• _To-do list_:
1/ Decide whether each statement below agrees with the forum thread about the 8-bit IDIV overflow test, answering yes or no and quoting the text's deciding words exactly. (a) The first post gives -128 to +127 as the legal quotient range for the 80186. (b) The reply reports that both new test cases behaved as expected. (c) The reply says that extending the bitmask to 0xff80 would reject all negative quotients.
2/ From the forum thread about the 8-bit IDIV overflow test, extract the passage starting at "Looking at the" and ending at "-255 -> +255.".

• _Excerpt provided_:
☆ ☆ ☆ ☆

Looking at the currently checked in version of x86.c in sf/issue161, I think the 8-bit IDIV overflow test is still wrong.
The test is:
if (d1 & 0xFF00) {
but it's done at the point where d1 is always positive, so it's effectively checking for a quotient range of -255 -> +255.
I think for the 80186 the legal range is -128 to +127
To achieve this, you need to move the test down in the code, after the sign of d1 has been corrected.
Dave
David, that doesn't seem to work. I added two new test cases to the test program:
410 PROCtest(56,3,16447,-128)
420 PROCtest(56,8,16256,127)
If I have got this right, the first should be valid because the quotient is -128 whereas the 2nd should throw an exception because the correct quotient is +128 and that is greater than the range of a signed 8bit, but it does not. Here is the result (top two in the right hand column):
The committed code is :
if (d1 & 0xFF00) {
log_debug("x86: IDIV8 overflow at %04X:%04X, dividend(AX)=%04X, divisor=%02X", cs>>4, pc, AX, temp);
x86_intcall(0);
}
else {
// Correct the sign of the quotient.
if (sign1 ^ sign2)
d1 = (~d1 + 1) & 0xff;
// Correct the sign of the remainder.
if (sign1)
d2 = (~d2 + 1) & 0xff;
AH = d2;
AL = d1;
}
I changed this to:
// Correct the sign of the quotient.
if (sign1 ^ sign2)
d1 = (~d1 + 1) & 0xff;
// Correct the sign of the remainder.
if (sign1)
d2 = (~d2 + 1) & 0xff;
AH = d2;
AL = d1;
if (d1 & 0xFF00) {
log_debug("x86: IDIV8 overflow at %04X:%04X, dividend(AX)=%04X, divisor=%02X", cs>>4, pc, AX, temp);
x86_intcall(0);
}
In the case that the sign has been flipped, we won't see anything in the higher bits because the sign correction logic has masked them off but the now failing test case is using two positive numbers. I can't extend the bitmask to pick up bit 7 (0xff80) because that would reject all negative quotients so it has to involve the sign of the dividend and divisor.
I believe a positive quotient should result from a dividend and divisor whose sign is the same so this is the opposite to the case where we are correcting the sign. That means the code could become:
// Correct the sign of the quotient.
if (sign1 ^ sign2)
d1 = (~d1 + 1) & 0xff;
else if (d1 & 0xff80) {
log_debug("x86: IDIV8 overflow at %04X:%04X, dividend(AX)=%04X, divisor=%02X", cs>>4, pc, AX, temp);
x86_intcall(0);
}
// Correct the sign of the remainder.
if (sign1)

☆ ☆ ☆ ☆

• _Supplied material_:
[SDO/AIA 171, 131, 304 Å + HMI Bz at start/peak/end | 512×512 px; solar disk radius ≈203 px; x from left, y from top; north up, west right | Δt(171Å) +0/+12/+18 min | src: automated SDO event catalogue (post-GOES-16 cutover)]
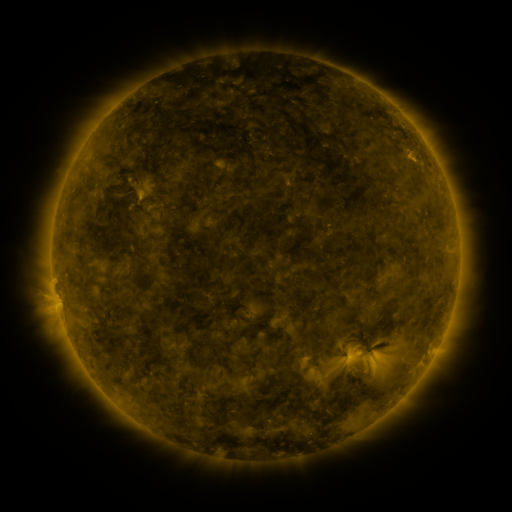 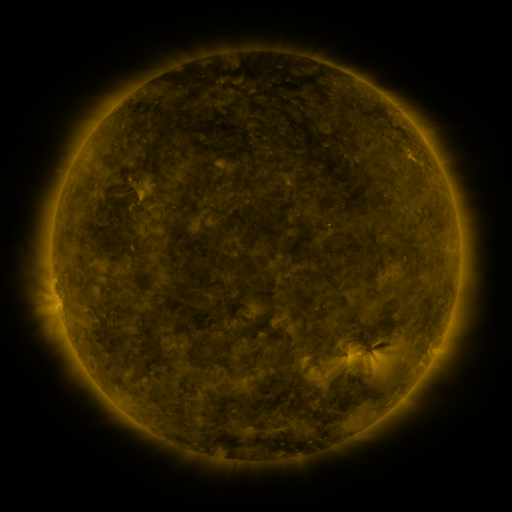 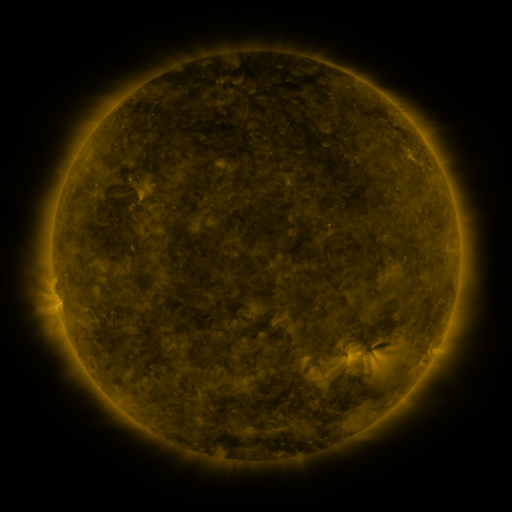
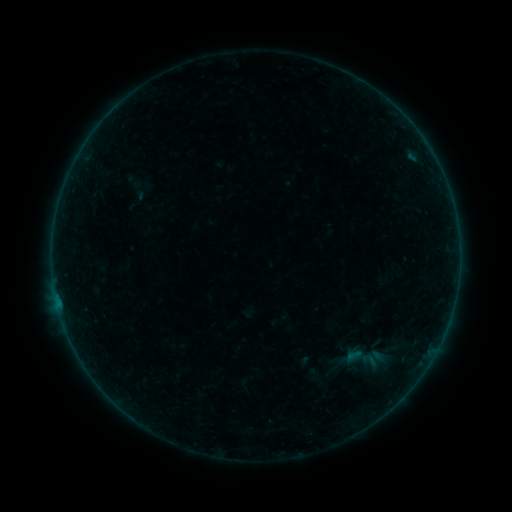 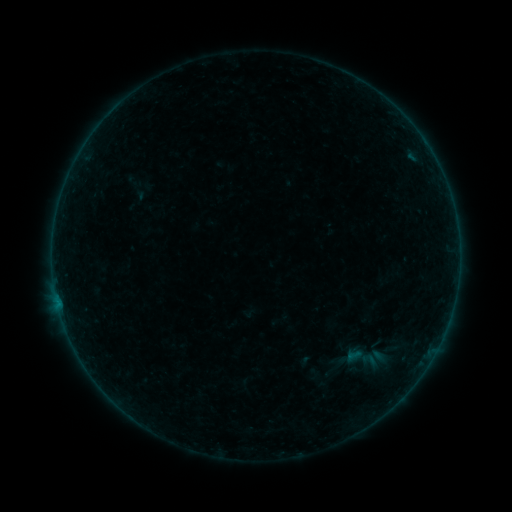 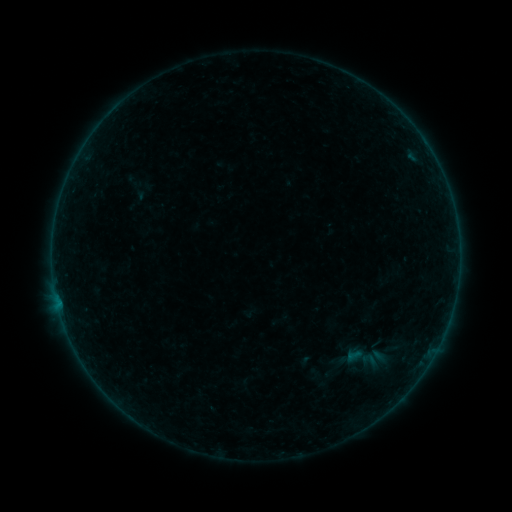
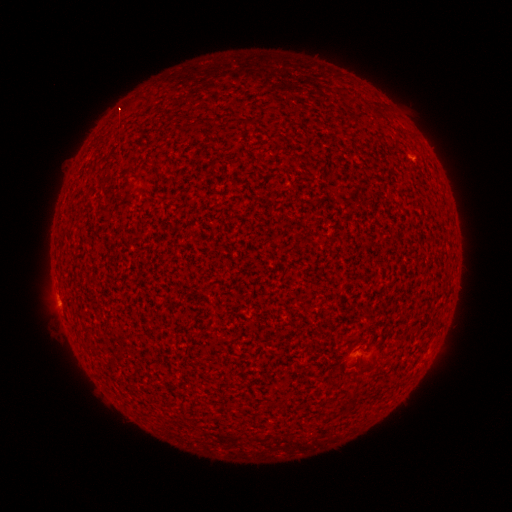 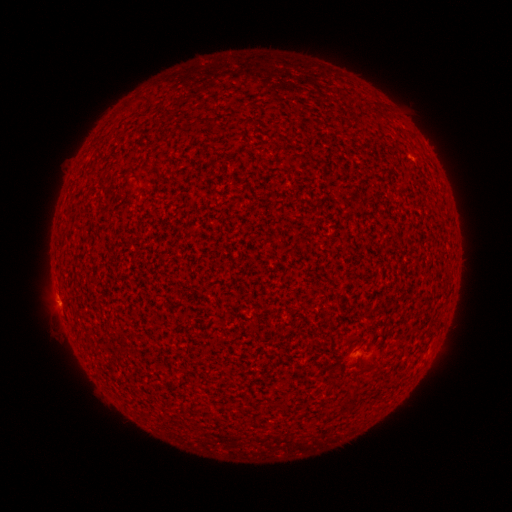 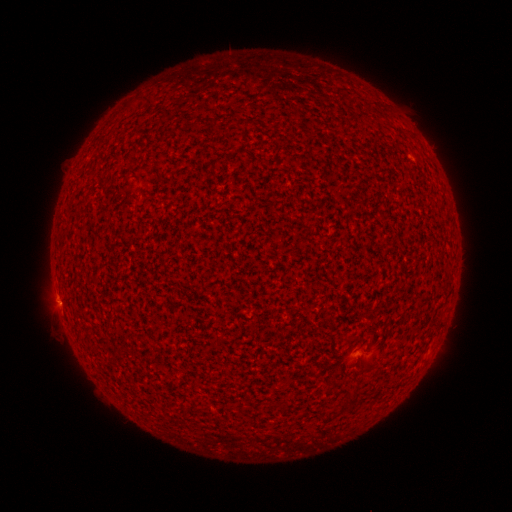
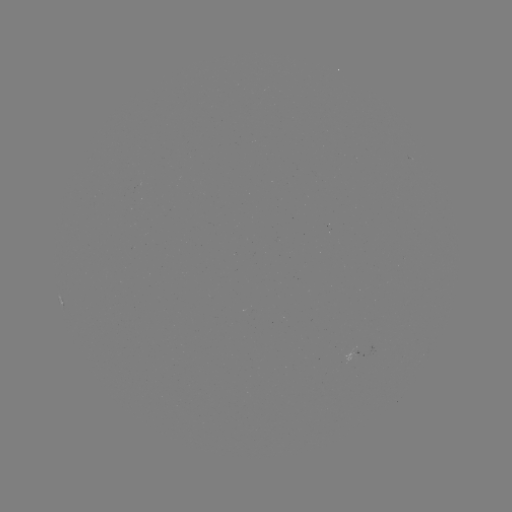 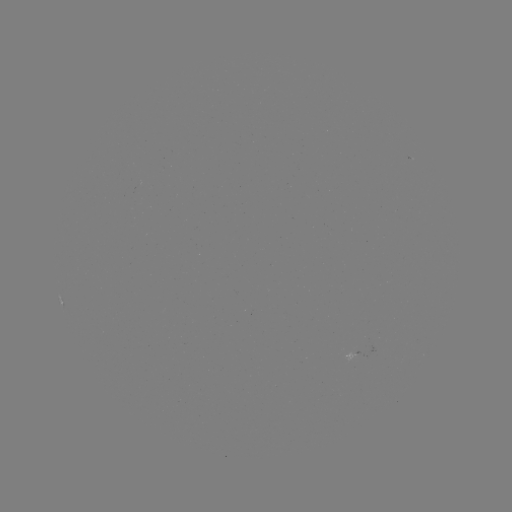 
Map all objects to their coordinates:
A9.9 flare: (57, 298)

☆ ☆ ☆ ☆

• _Answers provided_:
1/
(a) Yes: "I think for the 80186 the legal range is -128 to +127"
(b) No: "the 2nd should throw an exception because the correct quotient is +128 and that is greater than the range of a signed 8bit, but it does not"
(c) Yes: "I can't extend the bitmask to pick up bit 7 (0xff80) because that would reject all negative quotients"

2/
Looking at the currently checked in version of x86.c in sf/issue161, I think the 8-bit IDIV overflow test is still wrong.
The test is:
if (d1 & 0xFF00) {
but it's done at the point where d1 is always positive, so it's effectively checking for a quotient range of -255 -> +255.